C:\JavaTools>java ByteConvert
intResult = 147
byteResult = -109
Exception in thread "main" java.lang.NumberFormatException: Value out of range.
Value:"10010011" Radix:2
        at java.lang.Byte.parseByte(Unknown Source)
        at ByteConvert.main(ByteConvert.java:9)

As can be seen, parseByte detects a value "larger" than a byte.

Comments

0

According to the java documention at http://docs.oracle.com/javase/1.5.0/docs/api/java/lang/Byte.html#parseByte(java.lang.String),

 "The characters in the string must all be digits, of the specified radix 
 (as determined by whether Character.digit(char, int) returns a nonnegative
 value) except that the first character may be an ASCII minus 
 sign '-' ('\u002D') to indicate a negative value."

So the binary representation is not twos-compliment.
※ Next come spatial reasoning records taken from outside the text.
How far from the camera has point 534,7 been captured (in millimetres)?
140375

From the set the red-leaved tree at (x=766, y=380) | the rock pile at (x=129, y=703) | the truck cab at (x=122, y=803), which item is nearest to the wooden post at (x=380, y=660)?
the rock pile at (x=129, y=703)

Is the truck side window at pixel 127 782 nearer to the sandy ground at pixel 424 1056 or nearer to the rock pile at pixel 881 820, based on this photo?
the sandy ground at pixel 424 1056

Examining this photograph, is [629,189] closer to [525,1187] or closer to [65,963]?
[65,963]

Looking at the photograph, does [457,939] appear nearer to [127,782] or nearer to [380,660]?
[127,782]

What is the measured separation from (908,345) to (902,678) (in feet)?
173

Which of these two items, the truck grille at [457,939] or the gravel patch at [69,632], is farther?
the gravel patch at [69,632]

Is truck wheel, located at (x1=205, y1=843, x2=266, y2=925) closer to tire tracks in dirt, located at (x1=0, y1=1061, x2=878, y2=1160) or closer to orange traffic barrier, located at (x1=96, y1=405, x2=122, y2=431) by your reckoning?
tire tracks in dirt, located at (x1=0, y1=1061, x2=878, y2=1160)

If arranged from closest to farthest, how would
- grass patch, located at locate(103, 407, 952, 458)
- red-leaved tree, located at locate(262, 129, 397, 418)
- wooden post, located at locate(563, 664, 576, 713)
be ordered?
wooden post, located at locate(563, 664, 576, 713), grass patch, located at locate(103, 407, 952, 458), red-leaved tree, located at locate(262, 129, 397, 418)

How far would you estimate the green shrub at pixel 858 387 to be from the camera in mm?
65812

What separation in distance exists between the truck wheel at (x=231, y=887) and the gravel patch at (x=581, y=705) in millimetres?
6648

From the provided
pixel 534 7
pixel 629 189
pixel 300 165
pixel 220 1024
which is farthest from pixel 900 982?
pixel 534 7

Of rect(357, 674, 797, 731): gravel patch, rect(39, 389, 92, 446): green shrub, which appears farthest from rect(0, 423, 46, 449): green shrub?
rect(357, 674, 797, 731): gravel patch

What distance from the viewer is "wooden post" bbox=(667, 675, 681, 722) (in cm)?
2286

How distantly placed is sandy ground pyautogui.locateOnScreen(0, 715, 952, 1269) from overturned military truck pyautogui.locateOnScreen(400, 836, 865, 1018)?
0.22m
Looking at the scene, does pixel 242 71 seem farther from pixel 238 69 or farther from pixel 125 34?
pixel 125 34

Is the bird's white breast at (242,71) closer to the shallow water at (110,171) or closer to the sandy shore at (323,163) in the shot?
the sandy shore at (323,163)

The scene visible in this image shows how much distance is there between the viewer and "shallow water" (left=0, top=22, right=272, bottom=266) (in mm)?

The byte 10010011 in twos-compliment notation would be negative given that the upper bit is a 1. So if you want to get the same value as the twos-compliment byte 10010011, you would need to do Byte.parseByte("-1101100");.

Put another way, the maximum value an unsigned byte can have is 255. The maximum value a signed byte can have is 127 (because if the most-significant-bit is 1, then it is interpreted as a negative number). However, the issue with parseByte() is that it instead uses an explicit "-" symbol instead of a 1 to indicate negative numbers. This means that the rest of the "byte" can only use 7 bits.

1 Comment

For some fun: Integer.parseInt(Integer.toBinaryString(-1), 2). May be consistent with documentation, but fails the POLA.